• Goal: In the data that follows, find the line containing "From the scene depicted"; then quote that line and every line after it, exactly, through the last one.

• Supplied data:
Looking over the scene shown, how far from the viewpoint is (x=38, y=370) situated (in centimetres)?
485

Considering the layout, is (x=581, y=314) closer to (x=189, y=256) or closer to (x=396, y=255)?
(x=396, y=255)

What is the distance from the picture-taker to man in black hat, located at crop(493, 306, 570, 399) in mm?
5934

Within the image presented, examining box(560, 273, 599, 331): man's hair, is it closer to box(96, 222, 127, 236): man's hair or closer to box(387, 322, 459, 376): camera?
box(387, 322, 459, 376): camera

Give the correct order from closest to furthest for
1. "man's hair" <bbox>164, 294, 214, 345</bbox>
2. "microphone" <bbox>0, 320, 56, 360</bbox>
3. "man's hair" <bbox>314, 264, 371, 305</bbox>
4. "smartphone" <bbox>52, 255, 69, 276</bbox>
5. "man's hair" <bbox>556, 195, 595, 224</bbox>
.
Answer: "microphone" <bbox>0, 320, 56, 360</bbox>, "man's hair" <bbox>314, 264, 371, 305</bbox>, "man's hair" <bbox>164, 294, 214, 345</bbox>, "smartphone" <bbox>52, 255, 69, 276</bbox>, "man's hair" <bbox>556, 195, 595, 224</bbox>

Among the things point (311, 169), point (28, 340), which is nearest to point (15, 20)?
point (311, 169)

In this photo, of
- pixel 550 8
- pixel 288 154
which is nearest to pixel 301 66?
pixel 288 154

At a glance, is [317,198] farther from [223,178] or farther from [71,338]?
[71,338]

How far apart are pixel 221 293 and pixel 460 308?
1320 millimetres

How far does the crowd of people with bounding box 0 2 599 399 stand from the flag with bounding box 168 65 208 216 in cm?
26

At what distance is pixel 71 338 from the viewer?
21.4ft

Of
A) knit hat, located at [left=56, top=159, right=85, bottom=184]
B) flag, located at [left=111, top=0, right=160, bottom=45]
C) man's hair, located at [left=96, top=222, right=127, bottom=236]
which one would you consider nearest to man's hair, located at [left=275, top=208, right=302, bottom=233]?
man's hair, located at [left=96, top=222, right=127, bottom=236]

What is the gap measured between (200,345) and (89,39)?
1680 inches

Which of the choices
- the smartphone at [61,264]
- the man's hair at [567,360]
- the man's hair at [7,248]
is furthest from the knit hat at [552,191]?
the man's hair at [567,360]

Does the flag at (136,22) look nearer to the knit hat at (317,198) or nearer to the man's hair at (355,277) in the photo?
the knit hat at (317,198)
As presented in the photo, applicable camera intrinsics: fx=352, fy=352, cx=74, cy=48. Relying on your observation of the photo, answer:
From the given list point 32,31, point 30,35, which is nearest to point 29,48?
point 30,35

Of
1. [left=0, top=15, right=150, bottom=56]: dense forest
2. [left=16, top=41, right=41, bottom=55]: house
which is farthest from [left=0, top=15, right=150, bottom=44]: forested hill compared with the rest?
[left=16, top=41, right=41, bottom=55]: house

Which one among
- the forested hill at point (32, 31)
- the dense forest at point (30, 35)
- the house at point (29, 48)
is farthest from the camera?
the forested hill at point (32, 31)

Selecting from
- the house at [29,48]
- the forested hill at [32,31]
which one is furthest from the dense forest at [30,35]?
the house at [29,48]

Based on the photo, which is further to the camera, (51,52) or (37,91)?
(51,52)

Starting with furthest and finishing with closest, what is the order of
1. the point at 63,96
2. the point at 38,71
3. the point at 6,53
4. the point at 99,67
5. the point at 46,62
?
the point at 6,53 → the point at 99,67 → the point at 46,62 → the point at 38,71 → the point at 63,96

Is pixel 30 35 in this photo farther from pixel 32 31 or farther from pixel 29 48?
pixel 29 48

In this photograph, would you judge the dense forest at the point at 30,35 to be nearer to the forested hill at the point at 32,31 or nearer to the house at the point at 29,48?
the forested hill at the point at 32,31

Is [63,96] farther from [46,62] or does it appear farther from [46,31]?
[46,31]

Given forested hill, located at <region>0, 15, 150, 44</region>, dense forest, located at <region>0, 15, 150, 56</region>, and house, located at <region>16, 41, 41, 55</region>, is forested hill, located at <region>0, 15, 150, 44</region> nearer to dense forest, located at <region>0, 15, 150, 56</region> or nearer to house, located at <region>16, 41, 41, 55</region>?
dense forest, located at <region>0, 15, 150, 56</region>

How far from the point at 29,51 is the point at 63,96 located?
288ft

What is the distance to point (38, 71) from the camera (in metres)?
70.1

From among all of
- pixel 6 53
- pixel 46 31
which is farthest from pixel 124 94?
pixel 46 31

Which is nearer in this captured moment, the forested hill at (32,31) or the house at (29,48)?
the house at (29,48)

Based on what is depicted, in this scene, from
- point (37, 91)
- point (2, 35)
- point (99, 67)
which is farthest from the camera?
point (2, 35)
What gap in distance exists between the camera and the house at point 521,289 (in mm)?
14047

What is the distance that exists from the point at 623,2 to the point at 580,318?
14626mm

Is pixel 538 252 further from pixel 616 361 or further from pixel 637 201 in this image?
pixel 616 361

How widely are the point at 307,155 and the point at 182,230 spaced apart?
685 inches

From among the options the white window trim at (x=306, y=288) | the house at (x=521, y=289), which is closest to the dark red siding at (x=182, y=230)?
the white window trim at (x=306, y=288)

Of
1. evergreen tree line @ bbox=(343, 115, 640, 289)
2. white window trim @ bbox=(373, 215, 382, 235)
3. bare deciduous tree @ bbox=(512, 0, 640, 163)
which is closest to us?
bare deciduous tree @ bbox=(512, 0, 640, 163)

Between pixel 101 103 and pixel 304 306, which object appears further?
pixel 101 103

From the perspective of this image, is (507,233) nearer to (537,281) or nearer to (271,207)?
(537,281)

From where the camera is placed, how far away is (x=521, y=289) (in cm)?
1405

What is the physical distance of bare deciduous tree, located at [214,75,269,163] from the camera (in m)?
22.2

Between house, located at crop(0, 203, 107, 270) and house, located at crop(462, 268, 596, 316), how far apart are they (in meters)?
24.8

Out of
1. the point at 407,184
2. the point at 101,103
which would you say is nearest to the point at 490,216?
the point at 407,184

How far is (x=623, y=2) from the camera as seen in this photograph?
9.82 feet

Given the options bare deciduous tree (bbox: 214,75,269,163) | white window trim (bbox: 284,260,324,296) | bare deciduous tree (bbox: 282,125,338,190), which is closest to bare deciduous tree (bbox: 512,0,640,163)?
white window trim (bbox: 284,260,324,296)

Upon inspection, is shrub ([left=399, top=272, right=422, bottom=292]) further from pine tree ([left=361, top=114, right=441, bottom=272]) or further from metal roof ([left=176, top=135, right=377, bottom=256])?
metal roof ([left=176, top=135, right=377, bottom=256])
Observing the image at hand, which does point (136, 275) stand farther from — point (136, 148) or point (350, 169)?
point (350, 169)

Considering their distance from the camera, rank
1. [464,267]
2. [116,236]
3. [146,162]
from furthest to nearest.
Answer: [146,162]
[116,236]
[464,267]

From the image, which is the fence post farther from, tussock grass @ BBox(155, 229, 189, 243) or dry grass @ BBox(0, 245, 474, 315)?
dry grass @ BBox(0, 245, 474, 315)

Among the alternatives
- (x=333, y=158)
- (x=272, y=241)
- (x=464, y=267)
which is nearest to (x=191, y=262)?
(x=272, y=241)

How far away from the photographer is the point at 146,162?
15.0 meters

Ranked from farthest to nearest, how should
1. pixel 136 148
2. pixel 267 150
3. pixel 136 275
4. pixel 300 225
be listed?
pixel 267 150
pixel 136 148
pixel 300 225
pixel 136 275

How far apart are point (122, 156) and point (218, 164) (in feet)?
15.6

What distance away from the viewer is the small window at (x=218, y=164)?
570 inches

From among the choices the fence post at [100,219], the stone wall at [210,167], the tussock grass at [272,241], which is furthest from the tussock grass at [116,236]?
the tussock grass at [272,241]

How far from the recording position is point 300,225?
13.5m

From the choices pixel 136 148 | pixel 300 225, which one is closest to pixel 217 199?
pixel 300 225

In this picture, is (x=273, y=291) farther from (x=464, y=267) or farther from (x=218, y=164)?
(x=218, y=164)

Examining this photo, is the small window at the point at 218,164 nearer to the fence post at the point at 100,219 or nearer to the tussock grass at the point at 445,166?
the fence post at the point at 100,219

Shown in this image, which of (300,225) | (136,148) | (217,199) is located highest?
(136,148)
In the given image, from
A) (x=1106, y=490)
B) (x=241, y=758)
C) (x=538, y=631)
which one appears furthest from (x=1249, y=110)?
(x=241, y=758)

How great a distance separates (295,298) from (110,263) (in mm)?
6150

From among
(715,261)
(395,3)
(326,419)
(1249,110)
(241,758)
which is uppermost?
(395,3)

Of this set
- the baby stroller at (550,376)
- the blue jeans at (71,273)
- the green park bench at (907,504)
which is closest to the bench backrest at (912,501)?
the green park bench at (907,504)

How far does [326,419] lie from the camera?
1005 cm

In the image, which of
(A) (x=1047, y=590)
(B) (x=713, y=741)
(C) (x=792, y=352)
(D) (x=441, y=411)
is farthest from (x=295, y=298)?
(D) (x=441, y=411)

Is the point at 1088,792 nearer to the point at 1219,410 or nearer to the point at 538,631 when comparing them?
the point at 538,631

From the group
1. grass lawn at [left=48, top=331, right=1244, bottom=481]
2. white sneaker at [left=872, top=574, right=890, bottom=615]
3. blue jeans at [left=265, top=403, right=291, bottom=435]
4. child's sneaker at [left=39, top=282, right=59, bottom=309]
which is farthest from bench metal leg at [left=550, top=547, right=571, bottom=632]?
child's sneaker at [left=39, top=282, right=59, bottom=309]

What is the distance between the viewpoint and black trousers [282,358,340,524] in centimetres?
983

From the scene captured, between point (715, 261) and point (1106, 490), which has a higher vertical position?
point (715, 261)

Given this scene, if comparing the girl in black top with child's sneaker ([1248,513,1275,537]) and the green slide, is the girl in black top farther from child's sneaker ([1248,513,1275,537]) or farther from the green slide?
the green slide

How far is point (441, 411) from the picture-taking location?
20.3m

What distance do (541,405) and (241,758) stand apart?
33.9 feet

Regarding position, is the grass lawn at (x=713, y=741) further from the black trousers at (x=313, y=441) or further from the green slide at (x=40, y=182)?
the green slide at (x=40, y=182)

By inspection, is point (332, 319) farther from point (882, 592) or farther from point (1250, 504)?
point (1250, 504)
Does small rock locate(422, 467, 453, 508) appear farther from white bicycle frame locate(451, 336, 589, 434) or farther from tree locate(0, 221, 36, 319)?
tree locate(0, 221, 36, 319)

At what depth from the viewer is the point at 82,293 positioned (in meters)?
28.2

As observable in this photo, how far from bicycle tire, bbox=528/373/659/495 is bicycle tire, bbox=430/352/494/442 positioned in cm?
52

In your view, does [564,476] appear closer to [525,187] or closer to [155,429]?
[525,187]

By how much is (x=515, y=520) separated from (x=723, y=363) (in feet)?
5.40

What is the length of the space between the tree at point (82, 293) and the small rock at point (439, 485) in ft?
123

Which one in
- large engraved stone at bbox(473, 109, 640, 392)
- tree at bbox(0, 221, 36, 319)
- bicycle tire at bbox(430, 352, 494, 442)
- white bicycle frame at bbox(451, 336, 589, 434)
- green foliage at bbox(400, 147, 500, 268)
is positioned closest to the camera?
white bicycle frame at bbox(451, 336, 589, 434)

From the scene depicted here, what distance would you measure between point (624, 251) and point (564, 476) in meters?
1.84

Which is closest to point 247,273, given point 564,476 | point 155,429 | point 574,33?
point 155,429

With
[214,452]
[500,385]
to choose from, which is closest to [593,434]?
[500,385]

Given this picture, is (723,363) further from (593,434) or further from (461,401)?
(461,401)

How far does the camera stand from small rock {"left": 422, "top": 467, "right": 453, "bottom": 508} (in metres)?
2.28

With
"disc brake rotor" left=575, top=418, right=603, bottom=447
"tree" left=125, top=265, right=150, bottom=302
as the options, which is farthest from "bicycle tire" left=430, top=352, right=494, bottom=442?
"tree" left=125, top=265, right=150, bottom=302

• Exercise result:
From the scene depicted here, what distance would you measure between point (624, 251) and point (564, 476) in meters?
1.84

Which is closest to point 247,273, given point 564,476 | point 155,429 | point 574,33?
point 155,429

With
[214,452]
[500,385]
to choose from, which is closest to [593,434]?
[500,385]

Given this picture, is (723,363) further from (593,434) or further from (461,401)?
(461,401)

How far does the camera stand from small rock {"left": 422, "top": 467, "right": 453, "bottom": 508} (in metres)?
2.28

With
"disc brake rotor" left=575, top=418, right=603, bottom=447
"tree" left=125, top=265, right=150, bottom=302
as the options, which is farthest from "bicycle tire" left=430, top=352, right=494, bottom=442?
"tree" left=125, top=265, right=150, bottom=302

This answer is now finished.